> EXERCISE
The expected result is the run of lines from the one containing "The parallel corpus" to the end of the listing, copied exactly.

> EXERCISE DATA

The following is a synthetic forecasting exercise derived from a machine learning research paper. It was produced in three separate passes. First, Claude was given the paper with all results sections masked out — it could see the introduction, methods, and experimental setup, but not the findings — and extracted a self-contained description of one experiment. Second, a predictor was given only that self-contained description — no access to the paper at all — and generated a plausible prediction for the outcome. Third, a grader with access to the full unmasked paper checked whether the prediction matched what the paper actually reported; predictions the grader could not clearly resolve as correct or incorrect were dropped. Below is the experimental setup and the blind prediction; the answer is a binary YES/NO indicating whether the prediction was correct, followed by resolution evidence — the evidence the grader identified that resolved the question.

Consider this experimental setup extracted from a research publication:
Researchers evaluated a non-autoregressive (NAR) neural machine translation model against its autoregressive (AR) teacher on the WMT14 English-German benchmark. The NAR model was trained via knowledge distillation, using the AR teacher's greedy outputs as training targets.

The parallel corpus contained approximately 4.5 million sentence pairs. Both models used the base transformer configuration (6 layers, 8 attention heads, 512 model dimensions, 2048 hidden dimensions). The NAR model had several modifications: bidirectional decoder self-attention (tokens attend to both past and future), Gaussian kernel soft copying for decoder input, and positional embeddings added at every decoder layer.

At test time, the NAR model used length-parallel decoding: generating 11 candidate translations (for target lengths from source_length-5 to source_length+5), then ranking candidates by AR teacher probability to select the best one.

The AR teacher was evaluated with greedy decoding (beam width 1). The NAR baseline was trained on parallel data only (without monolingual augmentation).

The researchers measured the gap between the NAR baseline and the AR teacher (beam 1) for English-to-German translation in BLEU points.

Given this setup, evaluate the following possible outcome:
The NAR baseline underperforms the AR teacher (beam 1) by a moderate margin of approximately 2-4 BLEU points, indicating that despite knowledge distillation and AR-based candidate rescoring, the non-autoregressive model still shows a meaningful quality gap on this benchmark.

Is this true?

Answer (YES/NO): NO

> ANSWER FOR THE TASK
The parallel corpus contained approximately 4.5 million sentence pairs. Both models used the base transformer configuration (6 layers, 8 attention heads, 512 model dimensions, 2048 hidden dimensions). The NAR model had several modifications: bidirectional decoder self-attention (tokens attend to both past and future), Gaussian kernel soft copying for decoder input, and positional embeddings added at every decoder layer.

At test time, the NAR model used length-parallel decoding: generating 11 candidate translations (for target lengths from source_length-5 to source_length+5), then ranking candidates by AR teacher probability to select the best one.

The AR teacher was evaluated with greedy decoding (beam width 1). The NAR baseline was trained on parallel data only (without monolingual augmentation).

The researchers measured the gap between the NAR baseline and the AR teacher (beam 1) for English-to-German translation in BLEU points.

Given this setup, evaluate the following possible outcome:
The NAR baseline underperforms the AR teacher (beam 1) by a moderate margin of approximately 2-4 BLEU points, indicating that despite knowledge distillation and AR-based candidate rescoring, the non-autoregressive model still shows a meaningful quality gap on this benchmark.

Is this true?

Answer (YES/NO): NO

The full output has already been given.